Search Guard Compatibility

The connector is compatible with Search Guard. One can define Search Guard users with roles to secure the remote clusters and the coordinator cluster.

Each cluster must have the same user that has permissions to access the cluster datasources, indices and virtual indices in order to properly execute Federate search requests on remote clusters.

Using curl and a Search Guard user called admin, the command would start like this:

curl -k -uadmin:password -X PUT https://localhost:9200/<some API request> ...

More information is available on the Search Guard website.

Known Limitations

Limitations for all the connectors

  • Cross backend join currently supports only integer keys.

  • Cross backend support has very different scalability according to the direction of the Join, a join which involves sending IDs to a remote system will be possibly hundreds of times less scalable (e.g. thousands vs millions) to one where the keys are fetched from a remote system.

  • Currently cross cluster searches on virtual indices are not supported.

Limitations for the JDBC Connector

  • Wildcards on virtual index names are not supported by any API; a wildcard search will silently ignore virtual indices.

  • Comma-separated lists of index patterns which target virtual indices are not supported.

  • Document-level security and field-level security are currently not supported.

  • Only terms aggregations can be nested inside a parent bucket aggregation.

  • The missing parameter in bucket aggregations is not supported.

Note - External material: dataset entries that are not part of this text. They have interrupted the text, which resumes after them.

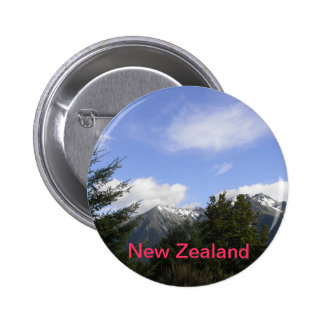 BUTTON - Snow capped Mountains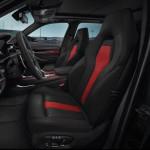 2017 Yeni BMW X5 M Black Fire Edition Fiyatı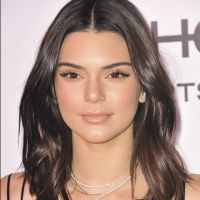 Kendall Jenner : tous les secrets de sa dermato perso pour une peau parfaite
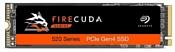 Seagate FireCuda 520 1000 GB ZP1000GM3A002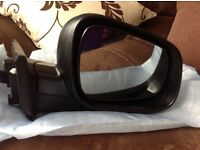 Right hand side, off-side wing mirror for Chevelot Sparks plus or similar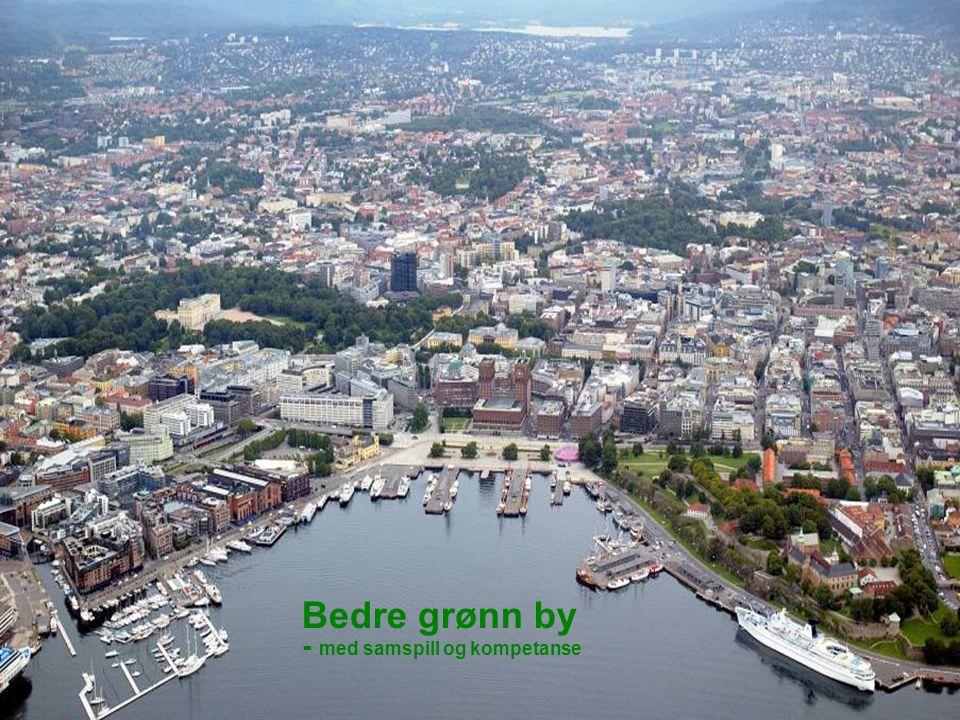 1 Flyfoto av byen Bedre grønn by - med samspill og kompetanse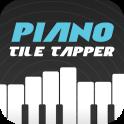 Piano Tile Tapper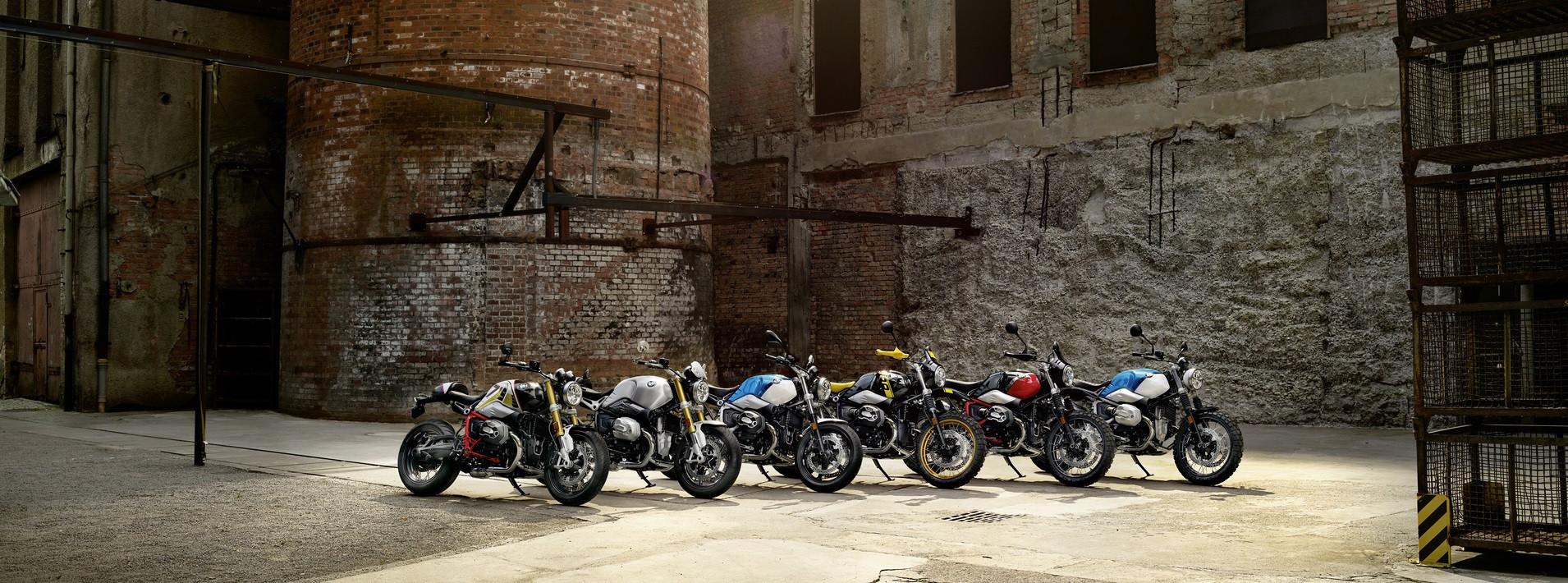 Оновлене сімейство BMW R nineT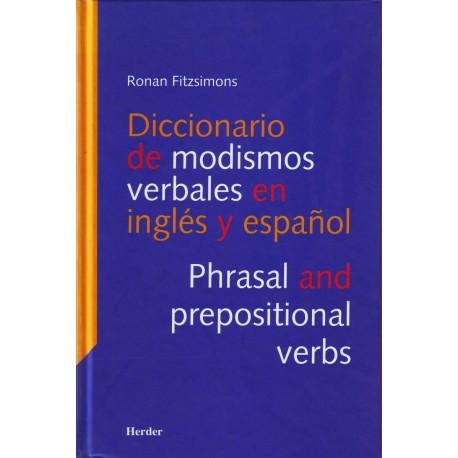Diccionario de modismos verbales en inglés y español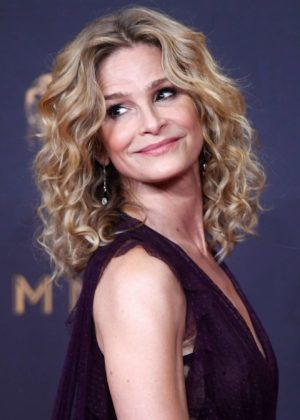 Kyra Sedgwick - 2017 Emmy Awards in Los Angeles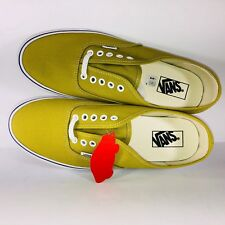 2fa89684858e VANS Authentic Cress Green   True White Skating Sneakers VN0A38EMU61 Size 10
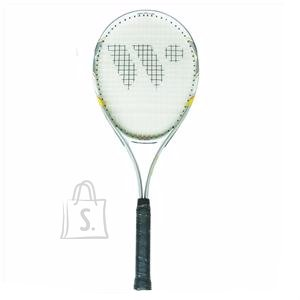 WISH tennisereket ALUMTEC 2509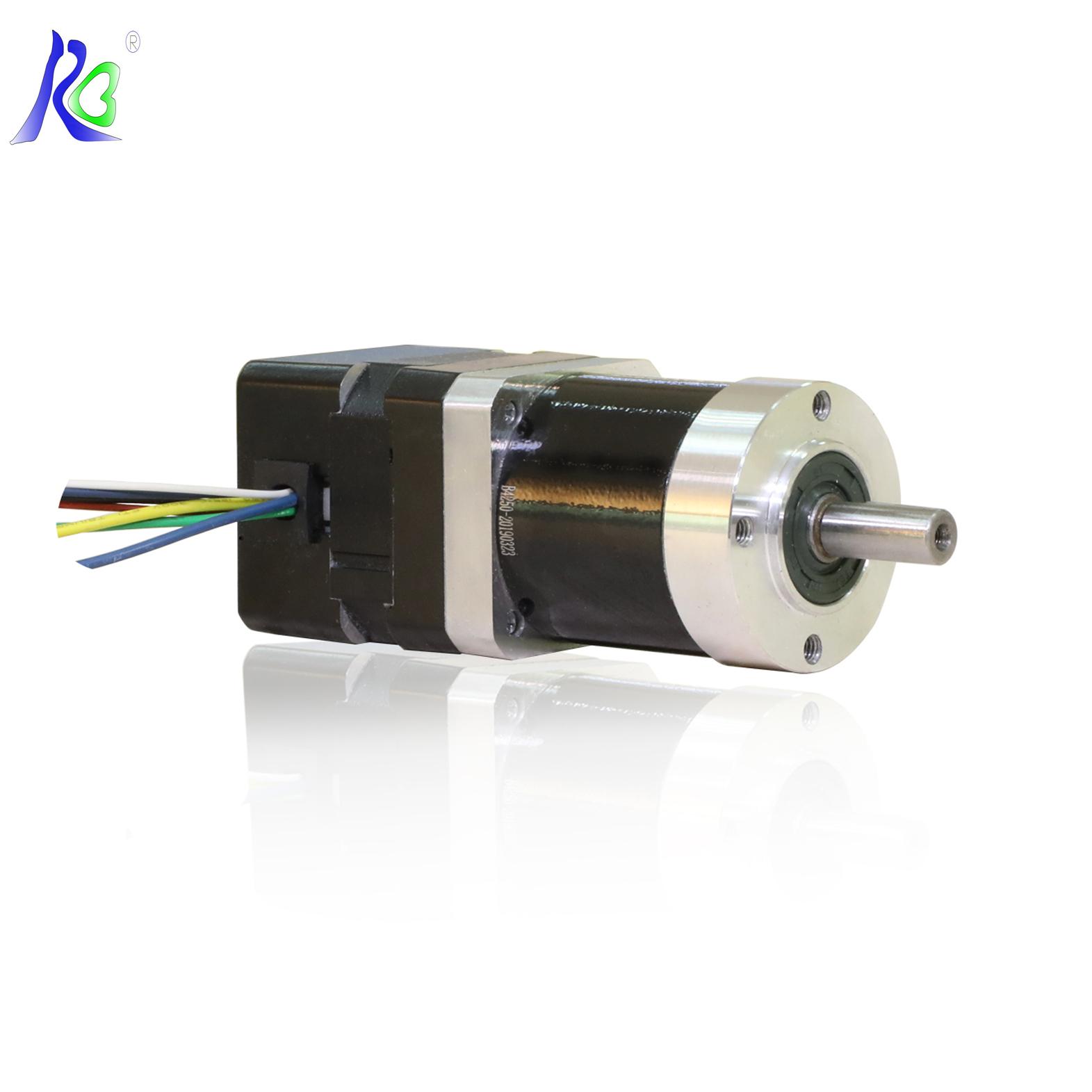 42 BLDC Geared Motor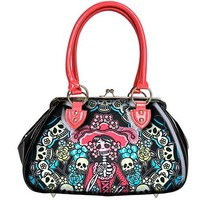Jane Purse Muerta Flora by Too Fast Apparel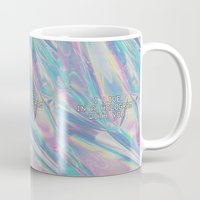 hologram Mugs featuring I LIVE IN A HOLOGRAM WITH YOU... by Beauty Killer Art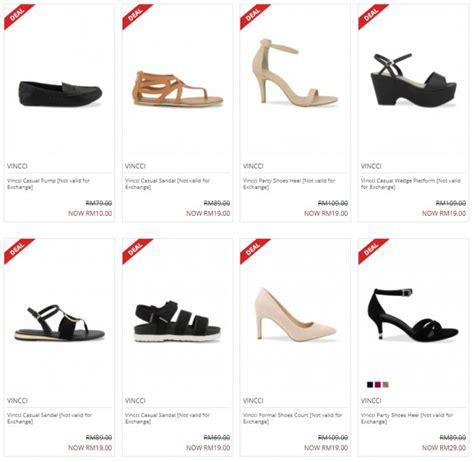 Sale Vincci Shoes vincci shoes promo from rm10 onwards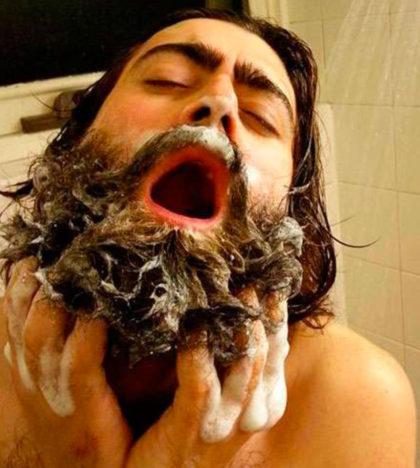 www.life4beard.ru уход за бородой мытье бороды шампунь кондиционер душ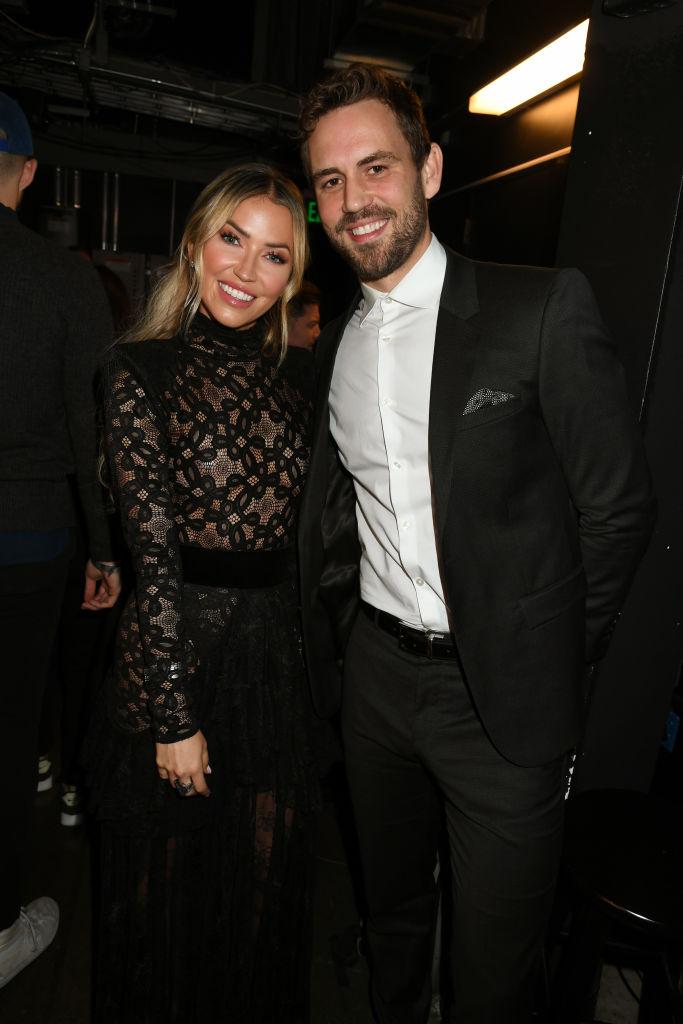 The Bachelor alums Kaitlyn and Nick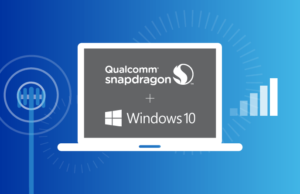 Snapdragon Mobile PC platform
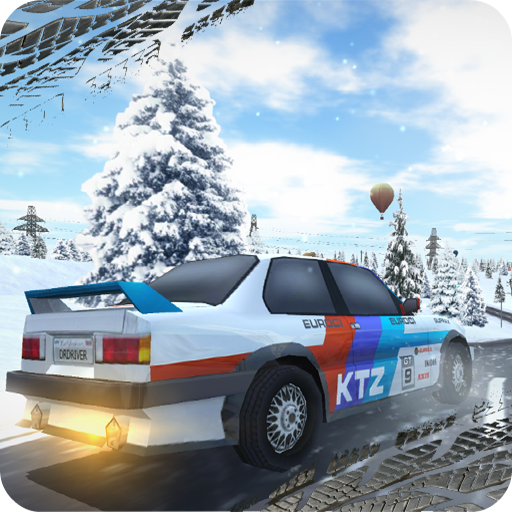Tlcharger Code Triche DIRT Rally Driver HD APK MOD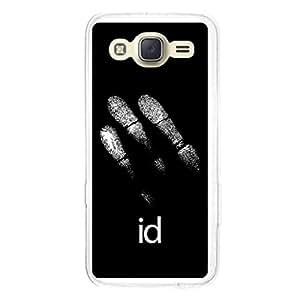 a AND b Designer Printed Mobile Back Cover / Back Case For Samsung Galaxy J5 (SG_J5_1820)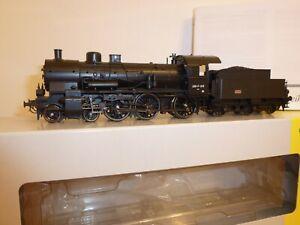 Locomotive à vapeur ho TRIX(Mârklin) 230 F 373 de la SNCF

  • Scripted fields are not supported.

  • When issuing queries containing string comparisons, the plugin does not force a specific collation, if a table behind a virtual indices uses a case insensitive collation, string comparisons will be case insensitive.

  • Complex types are supported when their property types are scalar (text, numbers, boolean) or collections (list, map).

  • Arrays of complex type are supported if the complex type meets the previous requirement.